Seitaro Nomura, Masahiro Satoh, Takanori Fujita, Tomoaki Higo, Tomokazu Sumida, Toshiyuki Ko, Toshihiro Yamaguchi, Takashige Tobita, Atsuhiko T Naito, Masamichi Ito, Kanna Fujita, Mutsuo Harada, Haruhiro Toko, Yoshio Kobayashi, Kaoru Ito, Eiki Takimoto, Hiroshi Akazawa, Hiroyuki Morita, Hiroyuki Aburatani, Issei Komuro
Nature communications 9(1) 4435-4435 2018年10月30日 査読有り
Pressure overload induces a transition from cardiac hypertrophy to heart failure, but its underlying mechanisms remain elusive. Here we reconstruct a trajectory of cardiomyocyte remodeling and clarify distinct cardiomyocyte gene programs encoding morphological and functional signatures in cardiac hypertrophy and failure, by integrating single-cardiomyocyte transcriptome with cell morphology, epigenomic state and heart function.
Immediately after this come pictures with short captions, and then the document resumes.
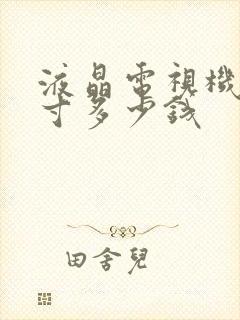 液晶电视机60寸多少钱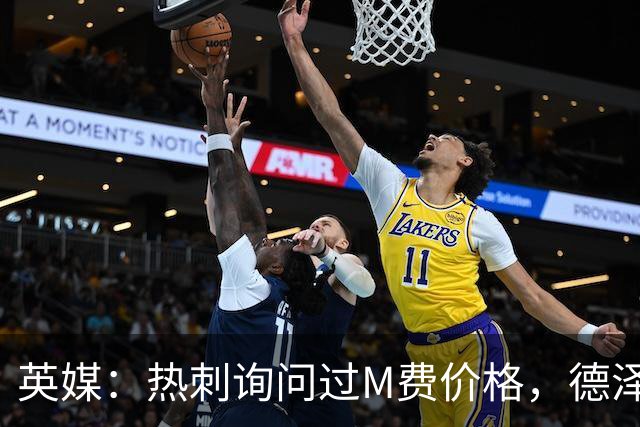 英媒：热刺询问过M费价格，德泽尔比将托纳利视为首要目标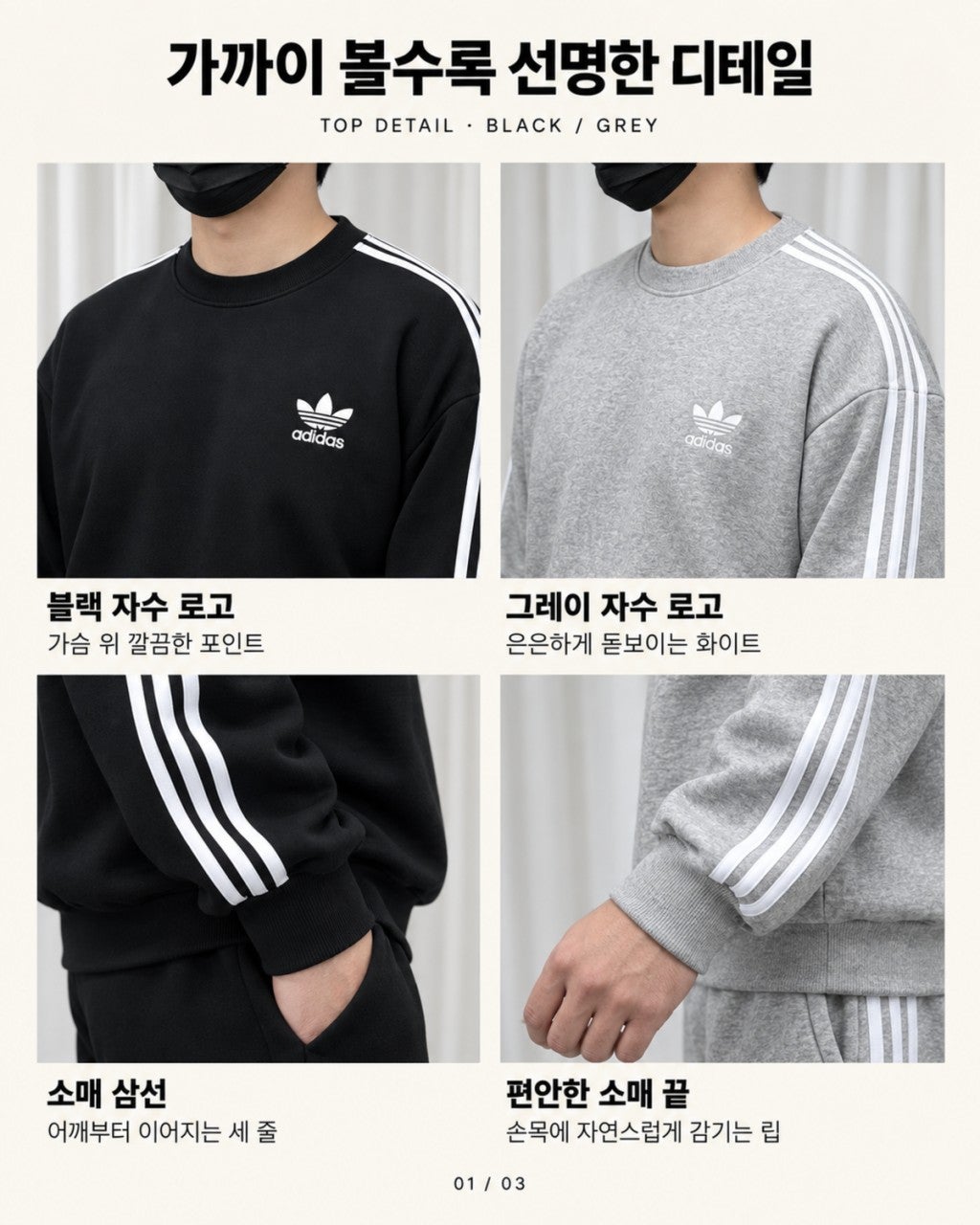 아디다스 기모 3선 맨투맨 세트-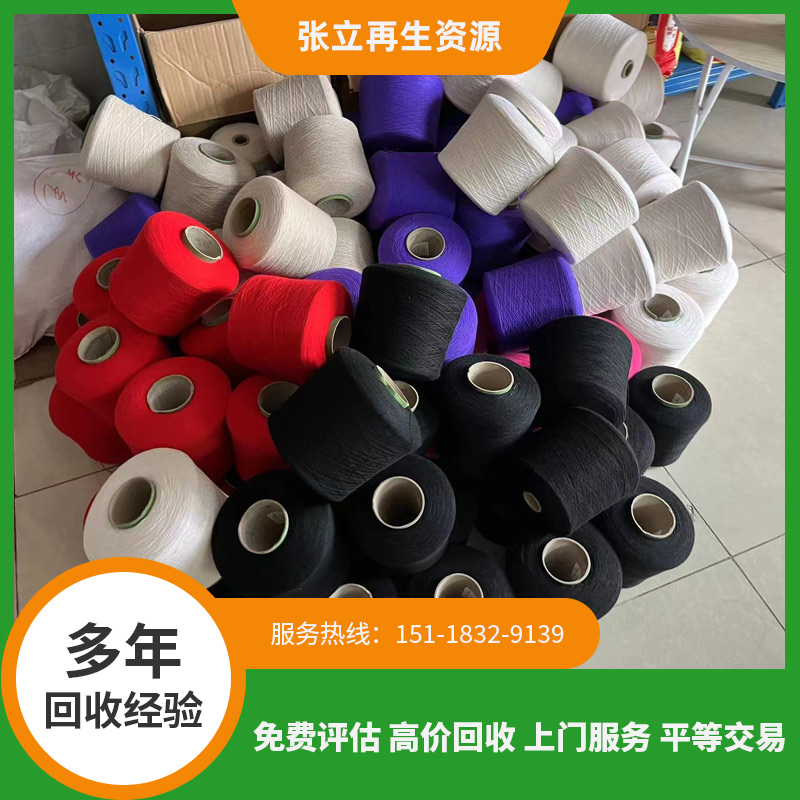 羊絨產(chǎn)區(qū)對(duì)二手市場的具體影響是什么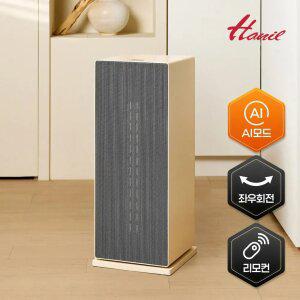 [26년 최신형] 한일 PTC 난방기 스마트 AI 온풍기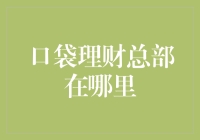 口袋理财：隐藏在繁华都市中的数字化金融先锋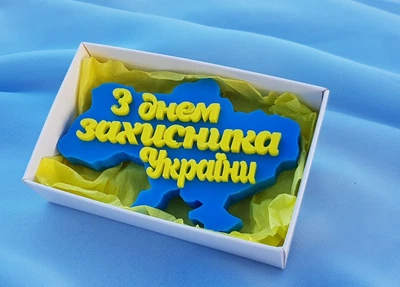 Мыло ручная работа "З днем захисника України" (голубое)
During early hypertrophy, cardiomyocytes activate mitochondrial translation/metabolism genes, whose expression is correlated with cell size and linked to ERK1/2 and NRF1/2 transcriptional networks. Persistent overload leads to a bifurcation into adaptive and failing cardiomyocytes, and p53 signaling is specifically activated in late hypertrophy. Cardiomyocyte-specific p53 deletion shows that cardiomyocyte remodeling is initiated by p53-independent mitochondrial activation and morphological hypertrophy, followed by p53-dependent mitochondrial inhibition, morphological elongation, and heart failure gene program activation. Human single-cardiomyocyte analysis validates the conservation of the pathogenic transcriptional signatures. Collectively, cardiomyocyte identity is encoded in transcriptional programs that orchestrate morphological and functional phenotypes.